Monday, November 30, 2009
This is an excerpt from my book:
"Just Hangin' Out, Ma." If you would like more information on this book click on cover of book on the right of this page. Thanks.
Lawrence - My Hometown
Bishop’s Restaurant
By Richard E. Noble
Bishop’s Restaurant was considered a landmark by anyone from my generation of Lawencians. People came from all over and drove for miles to eat at Bishop’s. Today in the “business” that type restaurant is called a “destination restaurant.”
I can remember sitting up on the wall at the Howard Playstead with a bunch of my buddies and having a fancy new model Caddy or Lincoln pull up and ask us for directions to Bishop’s. We were always quite thrilled and proud to see fancy people coming to our humble tenement neighborhood to eat at one of our ethnic restaurants.
The original Bishop’s was located in the Syrian district. I say Syrian.
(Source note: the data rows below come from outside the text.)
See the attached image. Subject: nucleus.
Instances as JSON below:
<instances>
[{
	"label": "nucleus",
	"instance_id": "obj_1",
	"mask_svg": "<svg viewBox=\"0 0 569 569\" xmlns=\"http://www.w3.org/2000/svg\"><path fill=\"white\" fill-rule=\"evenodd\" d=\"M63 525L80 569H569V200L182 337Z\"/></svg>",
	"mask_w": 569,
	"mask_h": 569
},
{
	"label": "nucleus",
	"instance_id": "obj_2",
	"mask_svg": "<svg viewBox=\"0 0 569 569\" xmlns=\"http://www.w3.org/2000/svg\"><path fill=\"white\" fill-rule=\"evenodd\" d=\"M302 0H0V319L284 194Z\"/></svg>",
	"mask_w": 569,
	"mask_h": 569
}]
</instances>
I know many were Lebanese’s and I’m sure there were some from other Arab nations as well. They were all Christians as far as I know. I don’t remember any Mosques in the old neighborhood.
All the immigrants who came to Lawrence settled in a neighborhood where they felt comfortable. The houses were all similar throughout the city but one section would be mostly Italian, another Syrian, another Polish, and so on. The second generation would get more adventuresome and move here and there about the city. But the old sections would keep their ethic charm and solidarity, and good food.
The Syrian district spread around the Immaculate Conception Church. I don’t recall all the street names that comprised the district but let me guess at a few - Elm St., White St., Maple St., Chestnut St., Auburn St., and I think there was even a Lebanon St. Bishop’s was in that area.
Bishop’s didn’t look like much from the outside but it was fancy on the inside. The booths were leather and the floors were carpeted. They had waiters rather than waitresses. This added an air of sophistication. I don’t remember any other restaurant that had waiters. But then I was not a big restaurant aficionado in those days.
Lawrence was not a pretty neighborhood. I can imagine those Caddy and Lincoln people peeking out the door every five minutes to make sure their cars were still out there on the street. In my day a car might have been “borrowed” for a joy ride but never as part of a for-profit business enterprise.
The kitchen at Bishop’s was filled with little, old, Syrian ladies. I know this because I delivered food stuffs to Bishop’s new store in my truck driver days. The menu featured all sorts of Syrian specialties – stuffed grape leaves and stuffed squash were two popular items that I remember. Hummus and Tahini was a unique dip that I always ordered. The Hummus was made from chic peas and the Tahini from ground roasted sesame seeds. I heard that the neighborhood Syrian women supplied the fresh grape leaves also. There was nothing like it.
I would get the Hummus and Tahini dip and a platter of stuffed grape leaves as an appetizer. I would squeeze fresh lemon wedges over the grape leaves then wrap the grape leaves in the fresh, still warm Syrian bread and dunk it into the Hummus dip. Oh yes! Was that ever good.
My main choice was always Lamb on a stick on a bed of rice pilaf. Bishop’s was famous for its Shish Kabob but they also served steaks and Maine Lobsters and other conventional favorites.
And who could forget their heaping platter of homemade French fries. They had a giant potato peeler in the back at their new store, owned by brothers, Joey and Abe Bashara. The original store on White St. was started by mom who was known as “the Chief” and her three sons. Dad had died when the boys were young. Charlie, brother to Joey and Abe, died later on. The potato peeling machine had a big rough, round glob sized stone in its center. The stone spun around and scrapped all the skin off the potatoes. I never saw another one like it. The French fries were not straight and crispy. They were long, limp and potato tasting. I’ll bet they were fried in lard too.
There was a Syrian bakery next to the old Bishop’s that supplied their fresh Syrian flat bread. It was just around the corner. And the bread was made fresh daily.
Bishop’s was a unique restaurant in a rather “difficult” neighborhood but their reputation swelled. And one day Joey and Abe Bashara built a palace of a restaurant right in the heart of town. It was at the far end of Hampshire St., a block or so up from Essex St. For Lawrence it was like the Taj Mahal. It had it all – cocktail lounge, huge, spacious, dining room, plush carpets, beautiful booths and tables. It was a wonderful, luxurious dining experience. For years it had a waiting line and reservations. I remember signing in and then going to the lounge. The lounge often had entertainment. This was all mighty fancy for old Lawrence but yet not expensive.
When I got word a few years back that it had closed its doors, I couldn’t believe it. It was certainly the end of an era for Lawrence. Who could imagine a Lawrence without a Bishop’s restaurant?
But Lawrence is without a lot of things these days. I suppose that is part of the reason for these columns. It seems such a shame to just let everything disappear. I suppose that one day nobody will know that such a thing as a Bishop’s restaurant ever existed. The same goes for a Richard E. Noble also, I’m sorry to say.